What to produce. Please take the lines from the one holding "[camera-trap image, curated labels]" through the one holding "category: unidentified bird" in the data below and copy them exactly.

(Stored data entries)
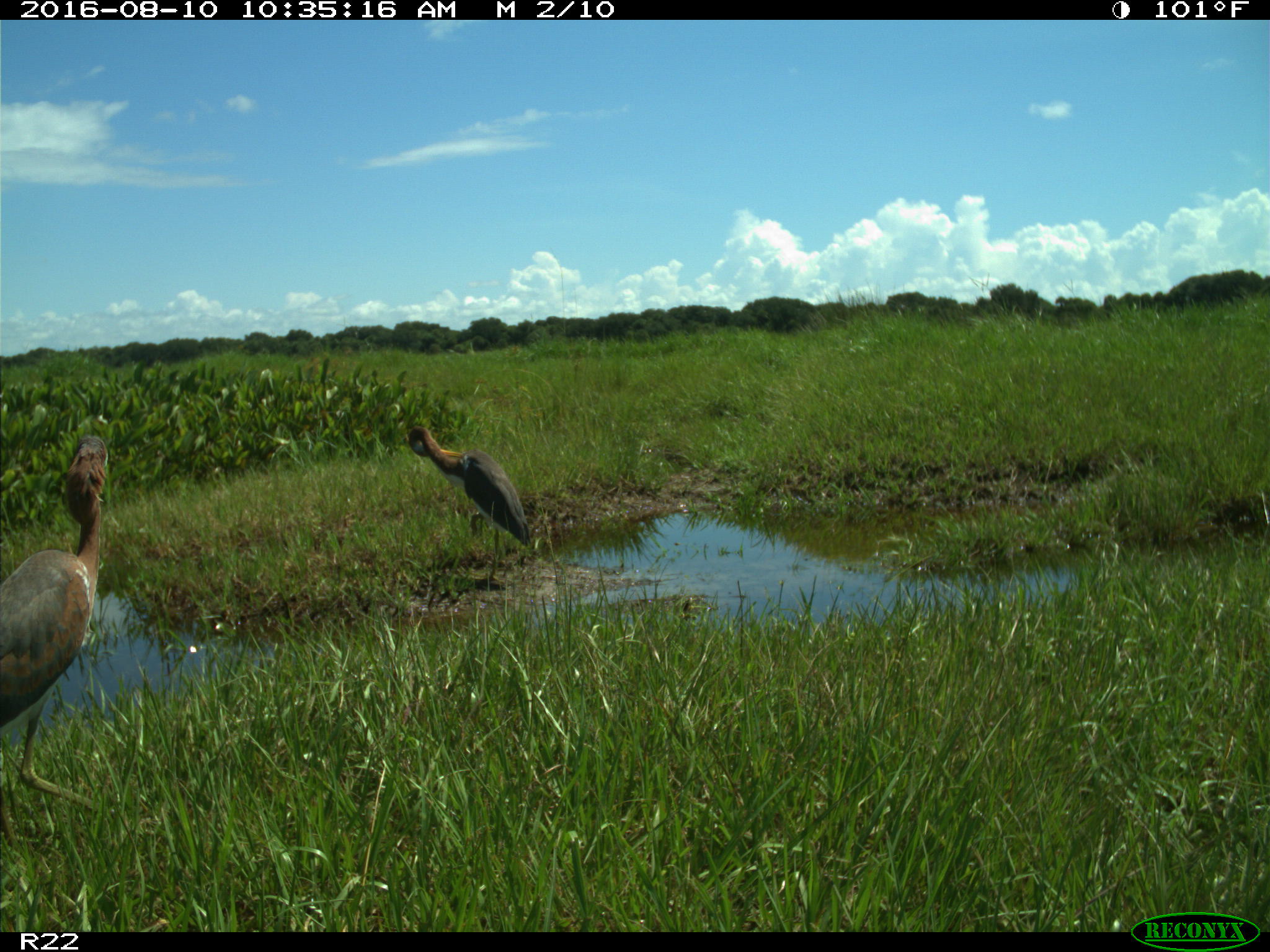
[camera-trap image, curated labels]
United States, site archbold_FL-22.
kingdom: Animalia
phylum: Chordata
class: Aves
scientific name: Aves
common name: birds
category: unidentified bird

---

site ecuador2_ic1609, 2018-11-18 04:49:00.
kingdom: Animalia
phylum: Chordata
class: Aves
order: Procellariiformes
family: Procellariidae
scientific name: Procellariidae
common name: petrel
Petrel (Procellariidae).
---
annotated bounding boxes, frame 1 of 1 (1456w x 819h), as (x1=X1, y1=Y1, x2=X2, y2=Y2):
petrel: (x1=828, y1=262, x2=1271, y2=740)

Answer to the exercise.
[camera-trap image, curated labels]
United States, site archbold_FL-22.
kingdom: Animalia
phylum: Chordata
class: Aves
scientific name: Aves
common name: birds
category: unidentified bird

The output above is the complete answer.